Your task ▸
Using the contributor profiles below, answer these:
1. At which university does Douglas Arner hold the Kerry Holdings Professorship in Law?
2. How many learners has the Introduction to FinTech course on edX had?
3. What is Evan Gibson's position at The Chinese University of Hong Kong?
(Document excerpt begins)
About the Key Contributors:
Douglas Arner, Kerry Holdings Professor in Law at The University of Hong
Douglas Arner is the Kerry Holdings Professor in Law and RGC Senior Research Fellow in Digital Finance and Sustainable Development at the University of Hong Kong, where he leads a team focusing on the role of finance, technology and regulation in supporting broader sustainable development. He is a CFTE Advisory Board Member, a Senior Fellow of the University of Melbourne and a non-executive director of NASDAQ listed biotech firm Aptorum. Douglas has advised dozens of countries and international organisations across the world on financial sector development strategies. He leads Introduction to FinTech, the largest FinTech online course on edX, with over 130,000 learners from (almost) every country in the world.
Dr. Evan Gibson is an Assistant Professor at The Chinese University of Hong Kong
Dr. Evan Gibson is an Assistant Professor at The Chinese University of Hong Kong. Professor Gibson specialises in banking law, financial law and regulation, corporate law, financial technology, regulatory technology, economic law and comparative law. He has authored, co-authored and edited numerous peer-reviewed articles, books, book chapters and reports with inter alia Cambridge University Press, Oxford University Press, Edward Elgar, Routledge, Sweet & Maxwell and the Asian Development Bank.
(Document excerpt ends)
(Records supplied begins)
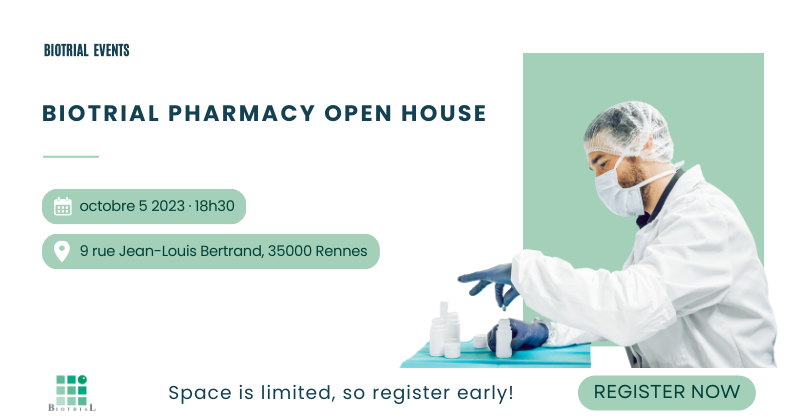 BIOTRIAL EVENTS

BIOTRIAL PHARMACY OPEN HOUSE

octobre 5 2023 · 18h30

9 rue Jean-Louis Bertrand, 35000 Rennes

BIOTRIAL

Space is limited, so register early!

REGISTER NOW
(Records supplied ends)
Completed task ▸
1. The University of Hong Kong
2. Over 130,000
3. Assistant Professor